In a few hours Wharton R2 decisions will be released. Good luck to everyone waiting.

I remember how nervous I was 364 days ago. Thinking about this time last year made me think about a post I wrote last year. I thought I'd repost it. Good Luck y'all.

"There are a couple of threads on the S2S that express some anger about Wharton's selection process. There are some pretty bitter folks out there. And while I don't agree with throwing the equivalent of a virtual tantrum over an admissions decision, these threads (which I have chosen not to link to it will only perpetuate negativity) have got me thinking about the whole admissions process.

As applicants, I believe it is our job to use the application to provide a reflection of who we are. We need to express passionately the career choices we’ve made, what we want to be when we grow up, and how earning an MBA from ABC Business School will help us achieve our aspirations. We need to let the admissions committee know that if admitted a) we can do the coursework b) we will contribute to the school community, and c) we will be employable when we finish our two-year stint at business school.

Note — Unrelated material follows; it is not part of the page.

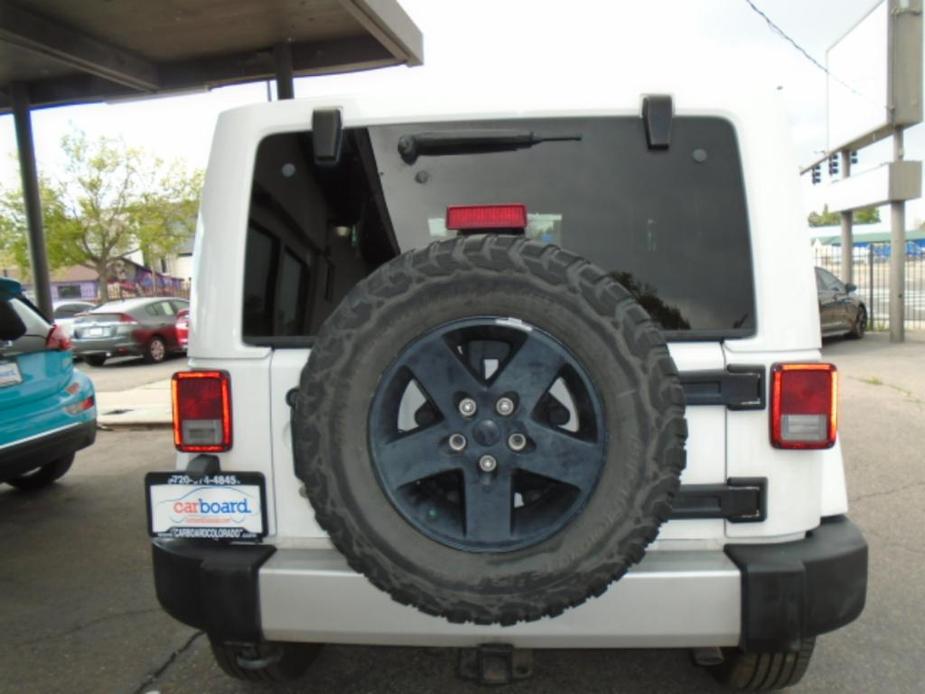 used 2012 Jeep Wrangler car, priced at $16,997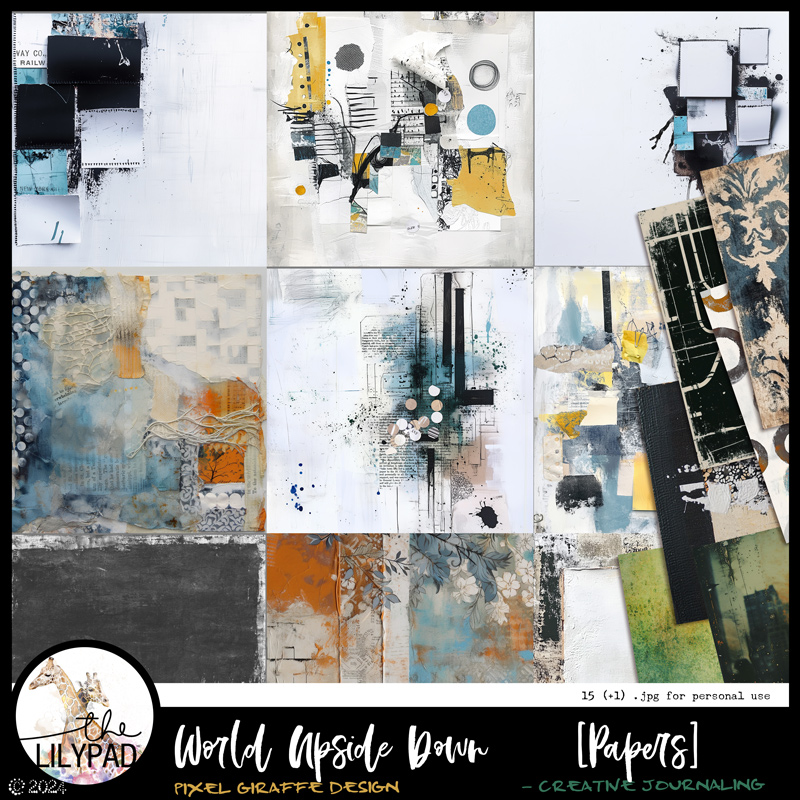 World Upside Down collection - Image 5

On top of these messages, we need to express them in a way that will make the admission committee want to admit us. In other words, we need to be interesting. We need to paint a picture of ourselves that makes the adcoms say, "You know what, I think this person is pretty cool. I don't think I would mind sitting next to them at 3 AM working on a group project."

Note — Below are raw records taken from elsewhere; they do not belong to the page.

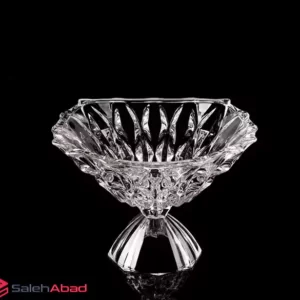 فروش عمده آجیل خوری این کریستال مدل تیتانو
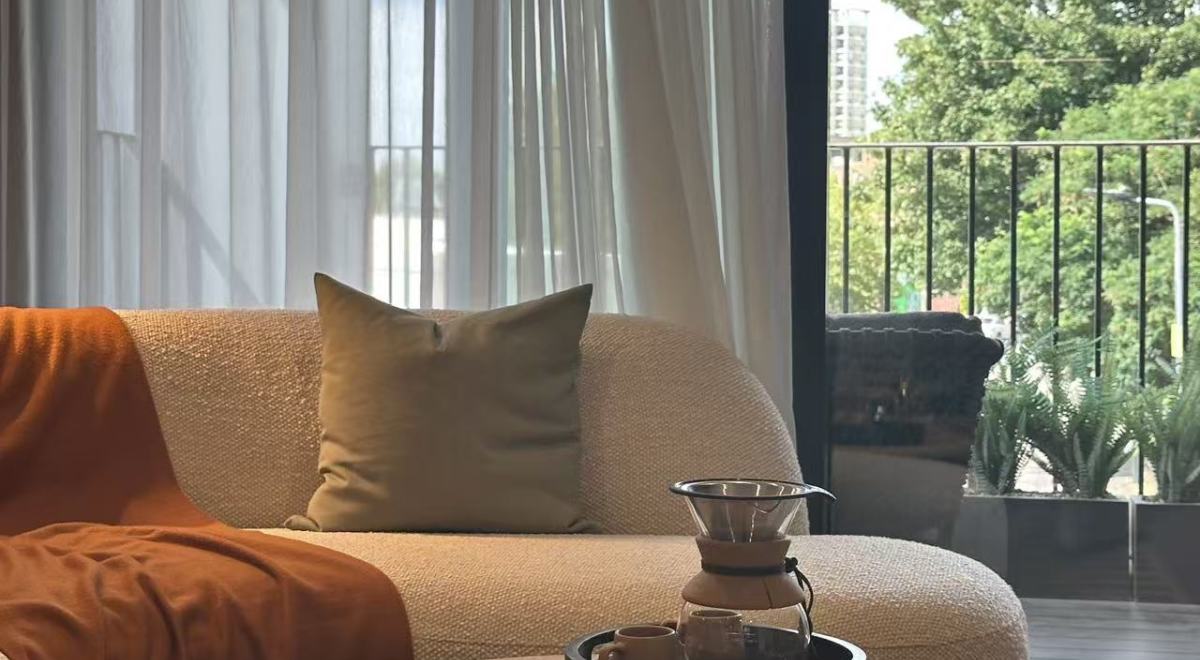 伦敦·Bermondsey Place 找房实拍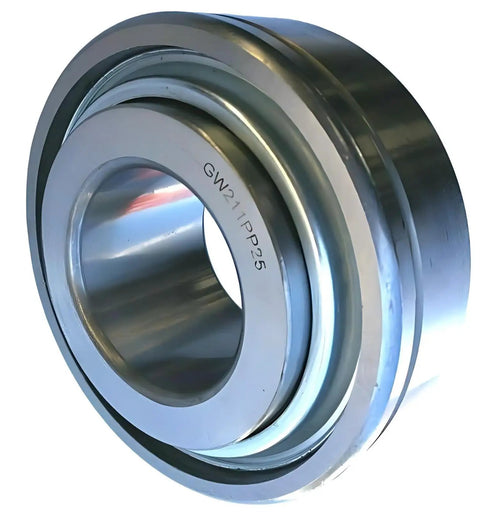 Heavy Duty Drive Disc Harrow Bearing For Agricultural Equipment With Triple Lip Seals Replaces GW211PP37 DC211TTR21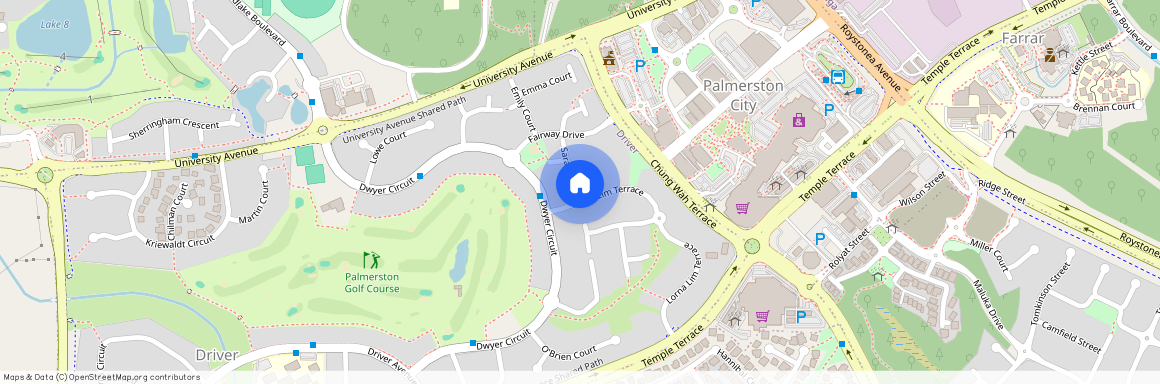 1D/5 Lorna Lim Terrace, Driver, NT 0830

How do you do all this in a business school application? I wish I knew definitively. I believe you do it by creating themes in your essays so that a reader can walk away with a quick two-sentence blurb that sums up who you are. I think it's about showing passion, commitment, continuous improvement and development, drive, and ultimately that elusive thing called fit.

So we applicants pour our heart and soul into the application. We write incredibly personal essays. We reveal our motivations and aspirations. We reveal things that even our closest friends may not know. We reveal a reflection of ourselves. And then we click the submit button.

And then it's out of our hands.

Hopefully we'll get to interview, which will help reiterate the package we presented in our application. But once you've done that - everything else is out of your control.

So we submit.

And we wait. But it's out of our hands.

Once you've created the package, it's up to the admissions committee to determine that you fit in the class they're trying to create. They evaluate the strength of our applications relative to the rest of the applicant pool. They try to put together a class that will embody the school's culture and mission.

When rejection comes, if it comes, it hurts. Because those packages and what we reveal in them make us feel vulnerable. After all these applications are reflections of who we are and who we want to be.

But it is not the person that is rejected. It is the package, the paper image, that is rejected. It's not you it's the paper you that is rejected. But it still hurts. It still stings. It definitely blows. But it just means it wasn't meant be. At least not this year.

So you learn from it. You improve. You become better. You move on.

And that's just about all you can do."